_Spatial question records:_
-- START --

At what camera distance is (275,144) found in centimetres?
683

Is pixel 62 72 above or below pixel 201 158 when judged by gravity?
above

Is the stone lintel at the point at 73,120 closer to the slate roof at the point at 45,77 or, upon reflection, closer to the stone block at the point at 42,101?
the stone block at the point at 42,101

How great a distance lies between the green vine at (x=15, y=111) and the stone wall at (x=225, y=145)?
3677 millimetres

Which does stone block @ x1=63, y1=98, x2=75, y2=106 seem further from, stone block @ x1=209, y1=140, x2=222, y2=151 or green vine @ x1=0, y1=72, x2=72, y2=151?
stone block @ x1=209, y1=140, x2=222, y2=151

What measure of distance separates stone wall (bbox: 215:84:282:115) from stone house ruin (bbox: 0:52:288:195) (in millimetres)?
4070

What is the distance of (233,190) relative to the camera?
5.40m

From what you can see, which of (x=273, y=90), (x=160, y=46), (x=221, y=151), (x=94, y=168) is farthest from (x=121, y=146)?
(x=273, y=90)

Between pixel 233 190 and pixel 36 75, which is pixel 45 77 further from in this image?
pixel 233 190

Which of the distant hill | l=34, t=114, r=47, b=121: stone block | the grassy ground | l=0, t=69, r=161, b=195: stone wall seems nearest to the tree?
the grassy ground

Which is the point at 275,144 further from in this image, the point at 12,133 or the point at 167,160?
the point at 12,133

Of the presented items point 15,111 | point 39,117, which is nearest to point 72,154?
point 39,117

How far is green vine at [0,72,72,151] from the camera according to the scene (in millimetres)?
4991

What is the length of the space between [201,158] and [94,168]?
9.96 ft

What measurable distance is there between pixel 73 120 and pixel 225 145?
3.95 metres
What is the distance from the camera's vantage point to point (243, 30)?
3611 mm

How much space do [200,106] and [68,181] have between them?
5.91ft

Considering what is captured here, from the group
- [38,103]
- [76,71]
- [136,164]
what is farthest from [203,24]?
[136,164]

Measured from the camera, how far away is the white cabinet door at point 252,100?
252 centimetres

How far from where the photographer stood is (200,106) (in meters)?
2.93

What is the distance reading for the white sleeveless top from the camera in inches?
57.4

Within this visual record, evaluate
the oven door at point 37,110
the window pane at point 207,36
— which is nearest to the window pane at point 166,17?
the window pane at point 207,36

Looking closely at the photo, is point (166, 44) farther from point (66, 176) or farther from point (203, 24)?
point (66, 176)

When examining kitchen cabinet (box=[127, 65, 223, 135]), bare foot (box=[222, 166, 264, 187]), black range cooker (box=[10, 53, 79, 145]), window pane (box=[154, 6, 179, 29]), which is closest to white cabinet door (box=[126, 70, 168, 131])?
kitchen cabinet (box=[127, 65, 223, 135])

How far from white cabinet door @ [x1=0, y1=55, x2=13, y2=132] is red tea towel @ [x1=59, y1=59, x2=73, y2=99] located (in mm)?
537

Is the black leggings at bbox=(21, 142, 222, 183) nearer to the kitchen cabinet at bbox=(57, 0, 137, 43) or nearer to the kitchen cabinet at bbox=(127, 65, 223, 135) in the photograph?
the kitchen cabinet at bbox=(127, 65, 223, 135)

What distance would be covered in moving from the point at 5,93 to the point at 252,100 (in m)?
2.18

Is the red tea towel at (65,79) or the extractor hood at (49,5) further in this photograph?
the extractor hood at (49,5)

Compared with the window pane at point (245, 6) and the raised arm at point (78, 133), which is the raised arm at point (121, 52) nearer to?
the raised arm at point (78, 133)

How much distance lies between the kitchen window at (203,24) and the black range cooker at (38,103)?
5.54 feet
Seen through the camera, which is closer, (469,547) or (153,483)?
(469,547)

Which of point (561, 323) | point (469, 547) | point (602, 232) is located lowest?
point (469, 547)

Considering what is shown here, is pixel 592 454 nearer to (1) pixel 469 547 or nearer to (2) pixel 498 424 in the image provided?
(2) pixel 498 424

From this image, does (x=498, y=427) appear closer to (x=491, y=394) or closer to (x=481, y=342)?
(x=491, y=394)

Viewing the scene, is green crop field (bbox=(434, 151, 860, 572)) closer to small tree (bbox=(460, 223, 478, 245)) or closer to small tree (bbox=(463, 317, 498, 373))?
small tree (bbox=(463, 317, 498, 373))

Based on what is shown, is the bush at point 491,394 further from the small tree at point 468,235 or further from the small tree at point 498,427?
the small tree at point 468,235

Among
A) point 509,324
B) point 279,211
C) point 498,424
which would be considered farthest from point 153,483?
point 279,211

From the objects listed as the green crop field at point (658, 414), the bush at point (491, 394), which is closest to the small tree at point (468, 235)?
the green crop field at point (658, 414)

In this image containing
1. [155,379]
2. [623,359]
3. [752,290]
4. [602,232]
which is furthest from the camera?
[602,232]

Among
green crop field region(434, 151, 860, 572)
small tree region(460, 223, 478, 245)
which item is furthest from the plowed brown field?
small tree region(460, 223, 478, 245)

-- END --

Copy out word for word the stretch from the start of the records through the line containing "3677 millimetres", including that line.

_Worked answer:_
At what camera distance is (275,144) found in centimetres?
683

Is pixel 62 72 above or below pixel 201 158 when judged by gravity?
above

Is the stone lintel at the point at 73,120 closer to the slate roof at the point at 45,77 or, upon reflection, closer to the stone block at the point at 42,101?
the stone block at the point at 42,101

How great a distance lies between the green vine at (x=15, y=111) and the stone wall at (x=225, y=145)?
3677 millimetres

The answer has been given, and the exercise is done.